# A Price Prediction Web App - ETL Notebook 2

The central steps in the ETL process for this project are:  
1. convert state plane coordinates, from the Dep. of City Planning, into standard Lat Long coordinates (Notebook 1)
2. aggregate ~ 60 Dep. of Finance sales data sets - spread across five boroughs and twelve years (This notebook)
3. Merge the Dep. of Finance and Dep. of City Planning Datasets (This notebook)

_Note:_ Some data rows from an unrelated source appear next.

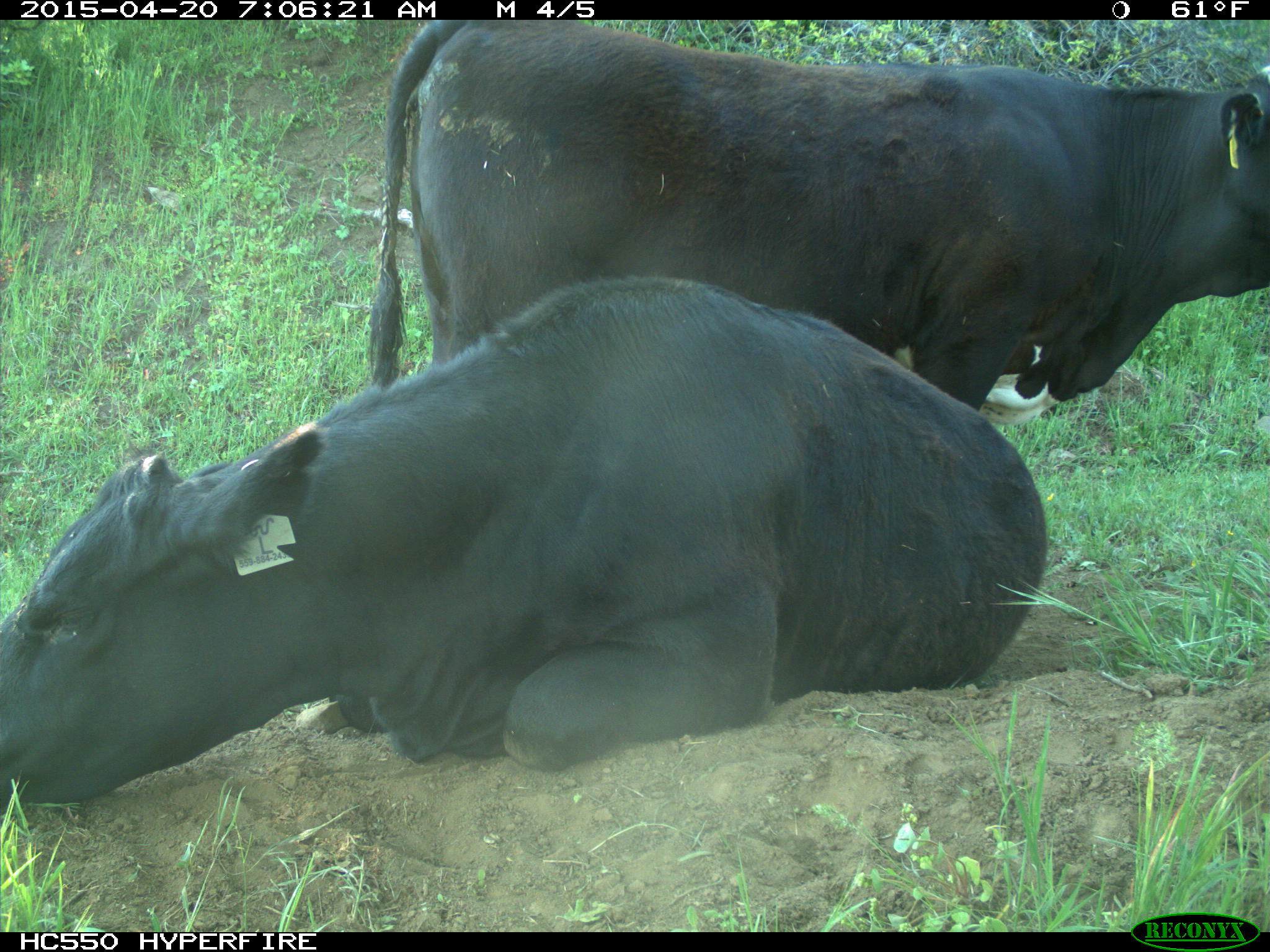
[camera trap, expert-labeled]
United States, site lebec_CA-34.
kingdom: Animalia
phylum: Chordata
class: Mammalia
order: Artiodactyla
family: Bovidae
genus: Bos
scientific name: Bos taurus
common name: domestic cow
Bos taurus (domestic cow).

### Locations of the three sources: 
1. NYC Dep. of City Planning (has GPS coordinates for all NYC properties):  
   http://www1.nyc.gov/site/planning/data-maps/open-data/dwn-pluto-mappluto.page
2. NYC Dep. of Finance (tracks sales of all NYC properties):  
   https://www1.nyc.gov/site/finance/taxes/property-annualized-sales-update.page
3. NYTimes Real Estate Section (current listings on the market):      
   https://www.nytimes.com/section/realestate  
   The web scraper I built to pull listings off of the nytimes website: 
   https://github.com/MDHRDY/A_NY_Times_Real_Estate_Web_Scraper

# Aggregate  Annualized Sales Datasets from the Dep. of Finance

### Outline
1 [Load Libraries and Dep. of Finance dataset, and Merge datasets](#load)  
2 [Save dataframe w/ converted coordinates to file](#to_file)  
3 [Load Dep of City Planning dataset and Merge with Sales dataset](#merge)  
4 [Merge Datasets and Save to File](#to_file)

<a id='load'></a>
### Load Libraries and Dep. of Finance datasets, and Merge datasets

In [8]:
import numpy as np
import pandas as pd
options.display.max_columns = 100
options.display.max_rows = 100

Load one dataset to initialize columns for master dataset

In [9]:
path = "/Users/michaelhardy/mdh_python/nyc_project/Annualized_nyc_sales/"
df_init = pd.read_excel(path + '2003_Bronx.xls')
df_mast = DataFrame(columns=df_init.iloc[2])

# initialize colums 
mast_columns = df_init.iloc[2].tolist()

Open all downloaded files and merge into master dataframe

In [11]:
dates = map(str, range(2003,2016))
boroughs = ['_bronx.xls', '_brooklyn.xls', '_manhattan.xls', 
                            '_queens.xls', '_statenisland.xls']

total_length = 0
adjust = 0

for date in dates:
    for borough in boroughs:
        f = date + borough
        df_temp = read_excel(path + f)
        
        # since 2011, xls files have had extra row in header
        if date == '2011': adjust = 1
        df_temp.columns = df_temp.iloc[2 + adjust]
        df_temp = df_temp.ix[3:, :]
        df_temp.columns = mast_columns
        
        df_temp.columns = mast_columns
        df_mast = df_mast.append(df_temp)

        # reporting ...
        #print f, df_temp.shape[0]
        total_length += df_temp.shape[0]
        
print "total lines: ", total_length

total lines:  1254059


In [13]:
print "master dataframe size: ", df_mast.shape

master dataframe size:  (1254059, 21)


<a id='to_file'></a>
### Write results to file: 

In [15]:
df_mast.to_csv('all_sales.csv', index=False)

<a id='merge'></a>

### Load Dep of City Planning dataset and match columns

GPS Coordinates dataset (from Notebook1):

In [27]:
path2 = "/Users/michaelhardy/mdh_python/nyc_project/"
df_lat_long = read_csv(path2 + 'Post_DI/csvs/All_tax_classes_Lat_Long_w_89_variables.csv', low_memory=False)
df_lat_long.shape

(834182, 89)

Merged Sales dataset (from above):

In [26]:
sales = read_csv('all_sales.csv', low_memory=False)
print "Shape of Sales Dataframe: ", sales.shape

Shape of Sales Dataframe:  (1254059, 21)


Observe three columns (Block, Borough and Lot) to merge datasets on. 

In [29]:
print 'lat long dataframe format: ',df_lat_long.columns.tolist()[0:3]
print 'sales dataframe format: ',sales.columns.tolist()[0:6]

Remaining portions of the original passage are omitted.